- _Exercise requirements_: Copy each line in the data that includes the word "woocommerce".

- _Extracted entries_:
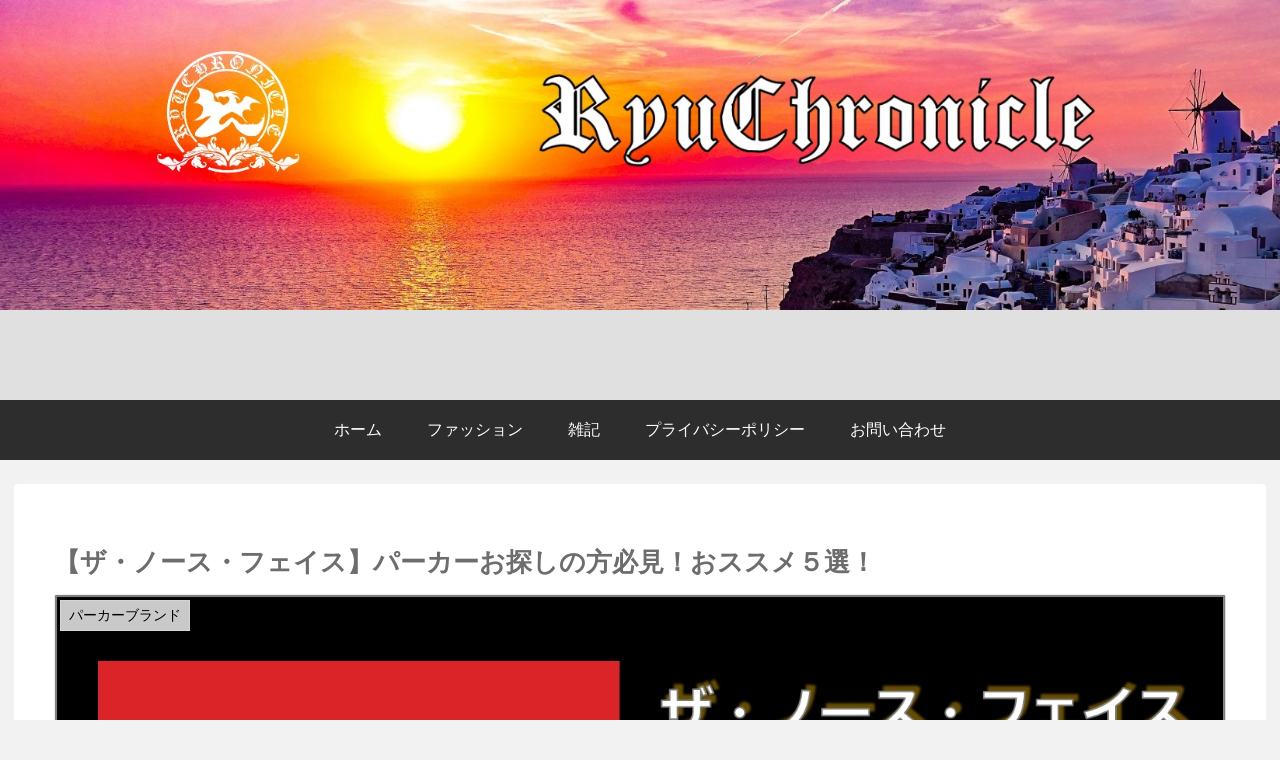

--- FILE ---
content_type: application/javascript; charset=utf-8;
request_url: https://dalc.valuecommerce.com/app3?p=887244807&_s=https%3A%2F%2Fryuchronicle.com%2Ffashion_hoodie-10%2F&_b=aXGOvgAC0y4DDlPhCooD7AqKCJQs3Q&vf=iVBORw0KGgoAAAANSUhEUgAAAAMAAAADCAYAAABWKLW%2FAAAAMElEQVQYV2NkFGP4nxHdxxDWX8zAqDyH%2Bf%2Fr7fcY%2FpirMDDu5ur6731uGcNijQsMABF5DwNA%2BBtiAAAAAElFTkSuQmCC
body_size: 679
content:
vc_linkswitch_callback({"t":"69718ebf","r":"aXGOvwADYwkDDlPhCooAHwqKC5aamA","ub":"aXGOvwABI5wDDlPhCooFuwqKBtgwqQ%3D%3D","vcid":"L5EXmuFMHsl6h-cktRR_dzs_9q83Urikk-hCAYNegQe-l1VVbC1TptwiA1yOGAnY","vcpub":"0.221961","mini-shopping.yahoo.co.jp":{"a":"2695956","m":"2201292","g":"5b6203488a"},"shopping.geocities.jp":{"a":"2695956","m":"2201292","g":"5b6203488a"},"l":4,"shopping.yahoo.co.jp":{"a":"2695956","m":"2201292","g":"5b6203488a"},"p":887244807,"paypaymall.yahoo.co.jp":{"a":"2695956","m":"2201292","g":"5b6203488a"},"www.amazon.co.jp":{"a":"2614000","m":"2366370","g":"98c00940aa","sp":"tag%3Dvc-22%26linkCode%3Dure"},"s":3602988,"approach.yahoo.co.jp":{"a":"2695956","m":"2201292","g":"5b6203488a"},"paypaystep.yahoo.co.jp":{"a":"2695956","m":"2201292","g":"5b6203488a"}})

--- FILE ---
content_type: application/javascript; charset=utf-8;
request_url: https://dalc.valuecommerce.com/app3?p=887244807&_s=https%3A%2F%2Fryuchronicle.com%2Ffashion_hoodie-10%2F&vf=iVBORw0KGgoAAAANSUhEUgAAAAMAAAADCAYAAABWKLW%2FAAAAMElEQVQYV2NkFGP4nxHdxxDSX8zAmOjG%2FH8t7z2GP%2BYKDIy5XF3%2F5z3bxnBL4AADAPz%2BDjliG34sAAAAAElFTkSuQmCC
body_size: 820
content:
vc_linkswitch_callback({"t":"69718ebe","r":"aXGOvgAC0y4DDlPhCooD7AqKCJQs3Q","ub":"aXGOvQABYUYDDlPhCooBbQqKC%2FBA5Q%3D%3D","vcid":"SA2YMIt0PFIQGt5-32XzNgEsmlwRWwtCLLbU8eIyjSpYL8zHaKu5B6HLf4wjI1yW","vcpub":"0.185134","mini-shopping.yahoo.co.jp":{"a":"2695956","m":"2201292","g":"408f1d3b8c"},"shopping.geocities.jp":{"a":"2695956","m":"2201292","g":"408f1d3b8c"},"l":4,"shopping.yahoo.co.jp":{"a":"2695956","m":"2201292","g":"408f1d3b8c"},"p":887244807,"paypaymall.yahoo.co.jp":{"a":"2695956","m":"2201292","g":"408f1d3b8c"},"www.amazon.co.jp":{"a":"2614000","m":"2366370","g":"57c9700cac","sp":"tag%3Dvc-22%26linkCode%3Dure"},"s":3602988,"approach.yahoo.co.jp":{"a":"2695956","m":"2201292","g":"408f1d3b8c"},"paypaystep.yahoo.co.jp":{"a":"2695956","m":"2201292","g":"408f1d3b8c"}})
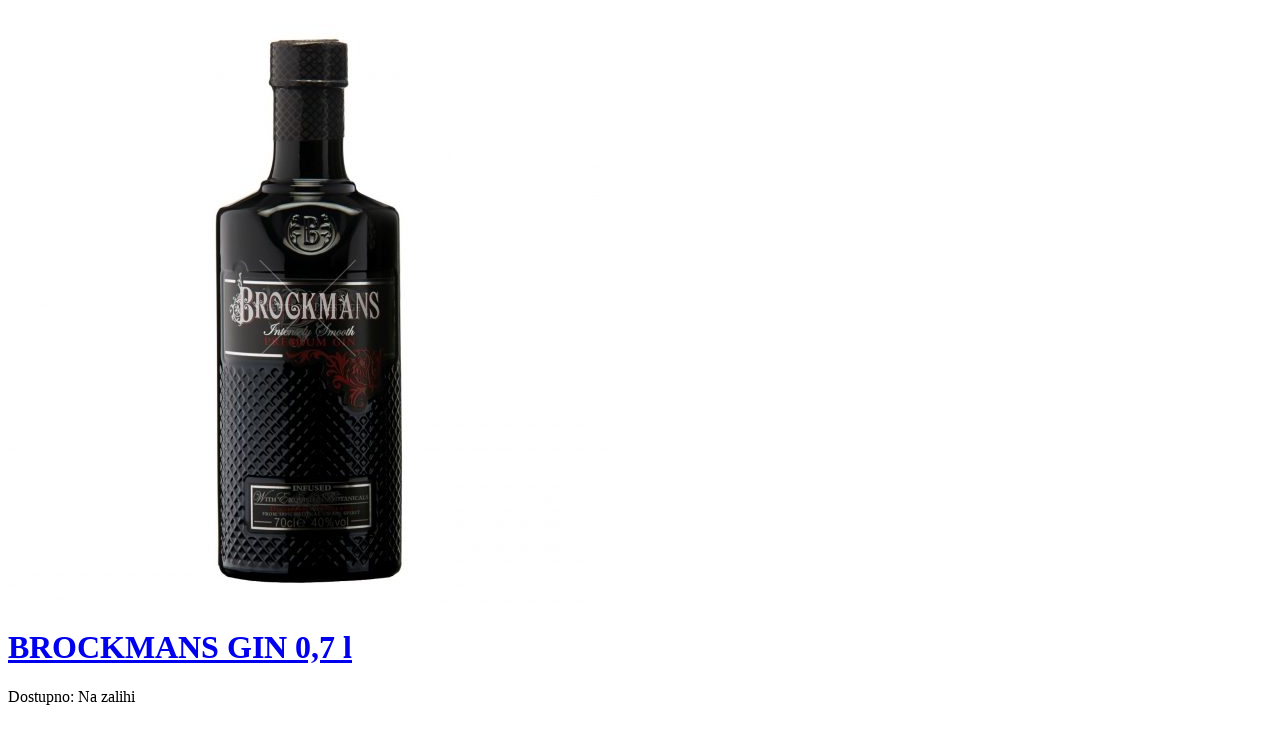

--- FILE ---
content_type: text/html; charset=UTF-8
request_url: https://www.ediskont.hr/wp-admin/admin-ajax.php?ajax=true&action=boxshop_load_quickshop_content&product_id=8521
body_size: 974
content:
		
			<div itemscope itemtype="http://schema.org/Product" id="product-8521" class="ts-quickshop-wrapper product type-simple post-8521 type-product status-publish has-post-thumbnail product_cat-gin product_tag-brockmans product_tag-gin first instock shipping-taxable purchasable product-type-simple">
					
				<div class="images-slider-wrapper">
									<div class="image-items">
																		<div class="image-item">
							<img src="https://www.ediskont.hr/wp-content/uploads/BROC700-600x600.jpg" alt="Fotografija proizvoda" />
						</div>
											</div>
					
				</div>
				<!-- Product summary -->
				<div class="summary entry-summary">
								<h1 itemprop="name" class="product_title entry-title">
				<a href="https://www.ediskont.hr/proizvod/broc700/">
					BROCKMANS GIN 0,7 l				</a>
			</h1>
								
	<div class="woocommerce-product-rating">
			</div>
	
	
		<p class="availability stock in-stock" data-original="Na zalihi" data-class="in-stock">
			<label>Dostupno:</label>
			<span>Na zalihi</span>
		</p>	
	<div class="sku-wrapper product_meta">Šifra:<span class="sku">5010296169164</span></div><p class="price"><span class="woocommerce-Price-amount amount"><bdi>41,97&nbsp;<span class="woocommerce-Price-currencySymbol">&euro;</span></bdi></span></p>

	
	<form class="cart" action="https://www.ediskont.hr/proizvod/broc700/" method="post" enctype='multipart/form-data'>
		
		<div class="quantity">
	<input type="button" value="-" class="minus" />
	<input
		type="number"
				id="quantity_69727d6649db3"
		class="input-text qty text"
		name="quantity"
		value="1"
		title="kom"
		size="4"
		min="1"
		max=""
					step="1"
			placeholder=""
			inputmode="numeric"
			autocomplete="off"
			/>
	<input type="button" value="+" class="plus" />
</div>
		<button type="submit" name="add-to-cart" value="8521" class="single_add_to_cart_button button alt">Dodaj u košaricu</button>

			</form>

	
			<div class="email">
				<a href="mailto:?subject=brockmans-gin-07-l&amp;body=https://www.ediskont.hr/proizvod/broc700/">
					<i class="pe-7s-mail"></i>
				</a>
			</div>
							</div>
			
			</div>
				
			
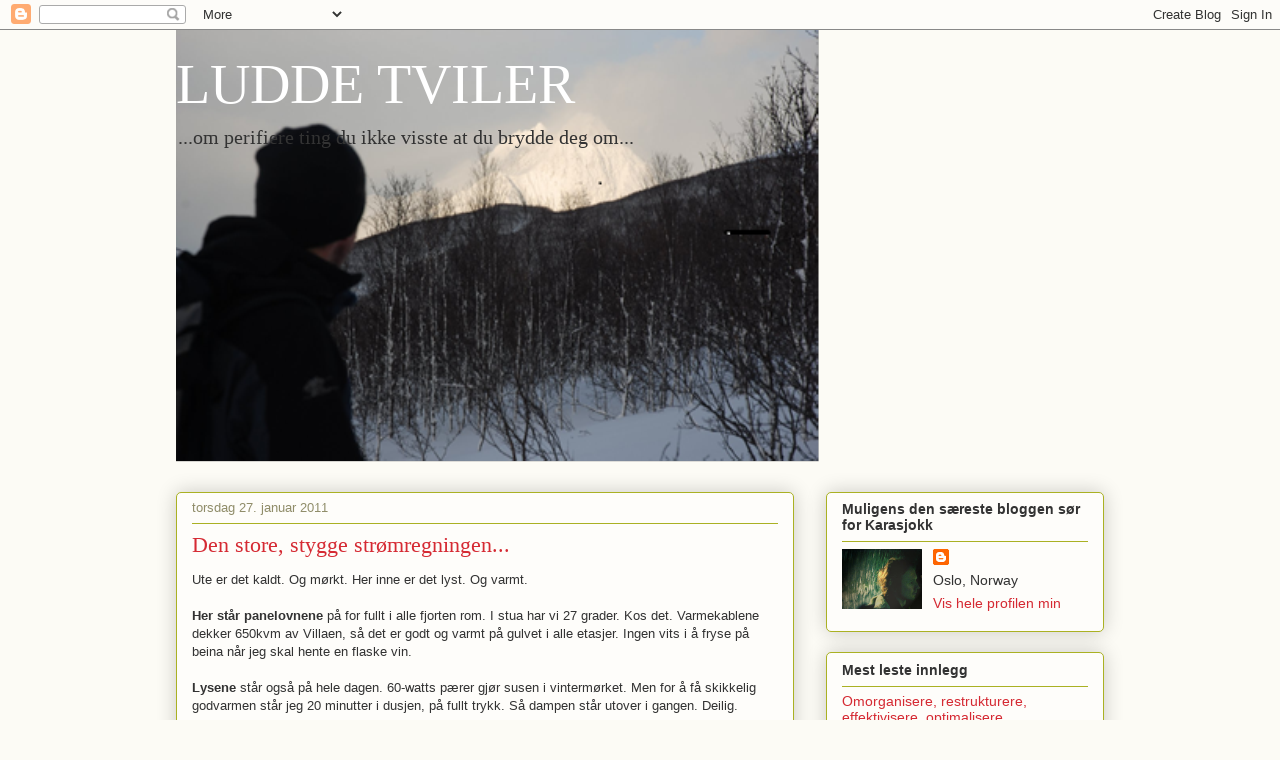

--- FILE ---
content_type: text/html; charset=UTF-8
request_url: https://tvileren.blogspot.com/b/stats?style=BLACK_TRANSPARENT&timeRange=ALL_TIME&token=APq4FmAzy2I3d9wSDreQAdmZu9aYNBGN0EC_lRMpC7acGF7S5zLTHTfg7T6yHOFwleaK0xfhs8GSBEx2BxDT3dZNKwHGHg9egQ
body_size: -27
content:
{"total":57620,"sparklineOptions":{"backgroundColor":{"fillOpacity":0.1,"fill":"#000000"},"series":[{"areaOpacity":0.3,"color":"#202020"}]},"sparklineData":[[0,3],[1,22],[2,88],[3,97],[4,48],[5,14],[6,2],[7,1],[8,2],[9,5],[10,0],[11,1],[12,1],[13,3],[14,1],[15,57],[16,8],[17,3],[18,1],[19,0],[20,0],[21,0],[22,2],[23,3],[24,3],[25,1],[26,2],[27,4],[28,6],[29,2]],"nextTickMs":1200000}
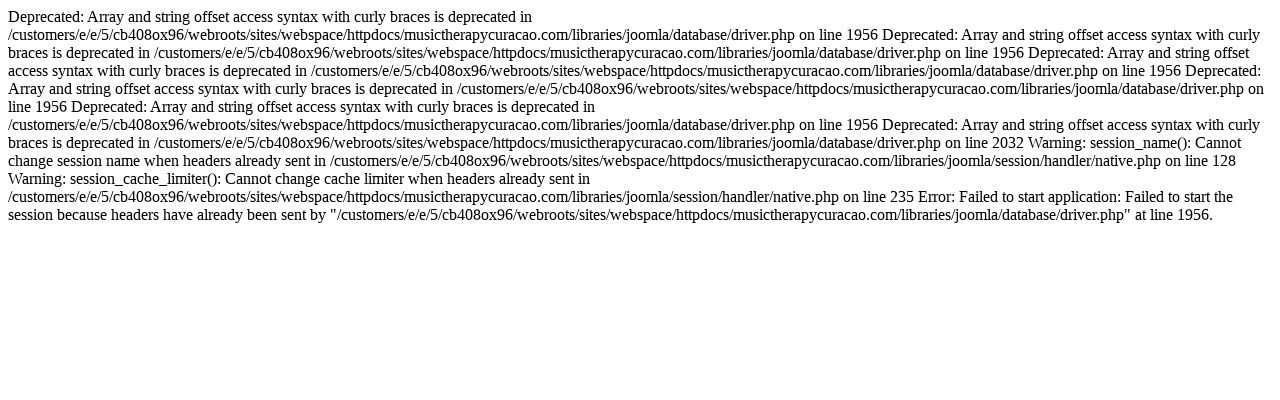

--- FILE ---
content_type: text/html; charset=UTF-8
request_url: http://musictherapycuracao.com/ajlnaG0wLzE5NTEvOWcvNzYwNTcvZw==
body_size: 362
content:

Deprecated: Array and string offset access syntax with curly braces is deprecated in /customers/e/e/5/cb408ox96/webroots/sites/webspace/httpdocs/musictherapycuracao.com/libraries/joomla/database/driver.php on line 1956

Deprecated: Array and string offset access syntax with curly braces is deprecated in /customers/e/e/5/cb408ox96/webroots/sites/webspace/httpdocs/musictherapycuracao.com/libraries/joomla/database/driver.php on line 1956

Deprecated: Array and string offset access syntax with curly braces is deprecated in /customers/e/e/5/cb408ox96/webroots/sites/webspace/httpdocs/musictherapycuracao.com/libraries/joomla/database/driver.php on line 1956

Deprecated: Array and string offset access syntax with curly braces is deprecated in /customers/e/e/5/cb408ox96/webroots/sites/webspace/httpdocs/musictherapycuracao.com/libraries/joomla/database/driver.php on line 1956

Deprecated: Array and string offset access syntax with curly braces is deprecated in /customers/e/e/5/cb408ox96/webroots/sites/webspace/httpdocs/musictherapycuracao.com/libraries/joomla/database/driver.php on line 1956

Deprecated: Array and string offset access syntax with curly braces is deprecated in /customers/e/e/5/cb408ox96/webroots/sites/webspace/httpdocs/musictherapycuracao.com/libraries/joomla/database/driver.php on line 2032

Warning: session_name(): Cannot change session name when headers already sent in /customers/e/e/5/cb408ox96/webroots/sites/webspace/httpdocs/musictherapycuracao.com/libraries/joomla/session/handler/native.php on line 128

Warning: session_cache_limiter(): Cannot change cache limiter when headers already sent in /customers/e/e/5/cb408ox96/webroots/sites/webspace/httpdocs/musictherapycuracao.com/libraries/joomla/session/handler/native.php on line 235
Error: Failed to start application: Failed to start the session because headers have already been sent by "/customers/e/e/5/cb408ox96/webroots/sites/webspace/httpdocs/musictherapycuracao.com/libraries/joomla/database/driver.php" at line 1956.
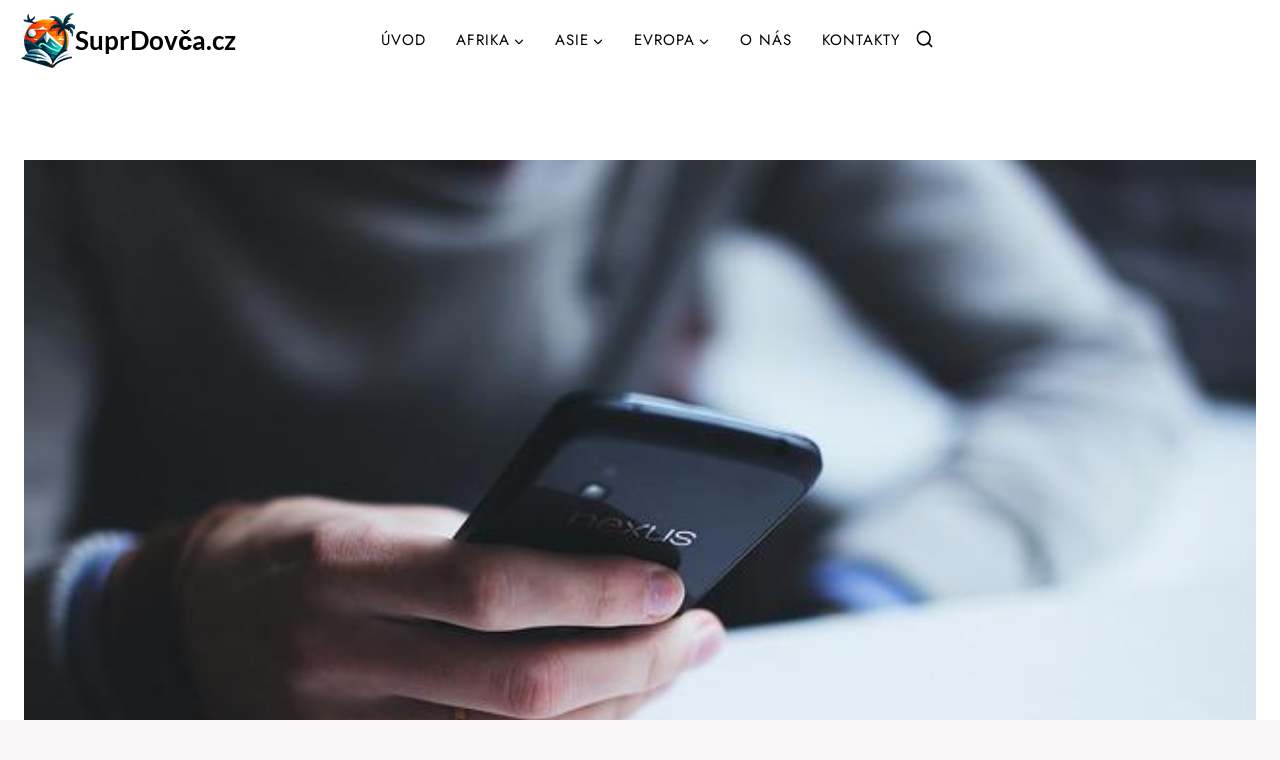

--- FILE ---
content_type: text/html; charset=utf-8
request_url: https://www.google.com/recaptcha/api2/aframe
body_size: 267
content:
<!DOCTYPE HTML><html><head><meta http-equiv="content-type" content="text/html; charset=UTF-8"></head><body><script nonce="m77wLb5aajUkwlR3yHDjDg">/** Anti-fraud and anti-abuse applications only. See google.com/recaptcha */ try{var clients={'sodar':'https://pagead2.googlesyndication.com/pagead/sodar?'};window.addEventListener("message",function(a){try{if(a.source===window.parent){var b=JSON.parse(a.data);var c=clients[b['id']];if(c){var d=document.createElement('img');d.src=c+b['params']+'&rc='+(localStorage.getItem("rc::a")?sessionStorage.getItem("rc::b"):"");window.document.body.appendChild(d);sessionStorage.setItem("rc::e",parseInt(sessionStorage.getItem("rc::e")||0)+1);localStorage.setItem("rc::h",'1768533132040');}}}catch(b){}});window.parent.postMessage("_grecaptcha_ready", "*");}catch(b){}</script></body></html>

- _Solution below_:
	<div class="woocommerce-product-rating">
	<div class="sku-wrapper product_meta">Šifra:<span class="sku">5010296169164</span></div><p class="price"><span class="woocommerce-Price-amount amount"><bdi>41,97&nbsp;<span class="woocommerce-Price-currencySymbol">&euro;</span></bdi></span></p>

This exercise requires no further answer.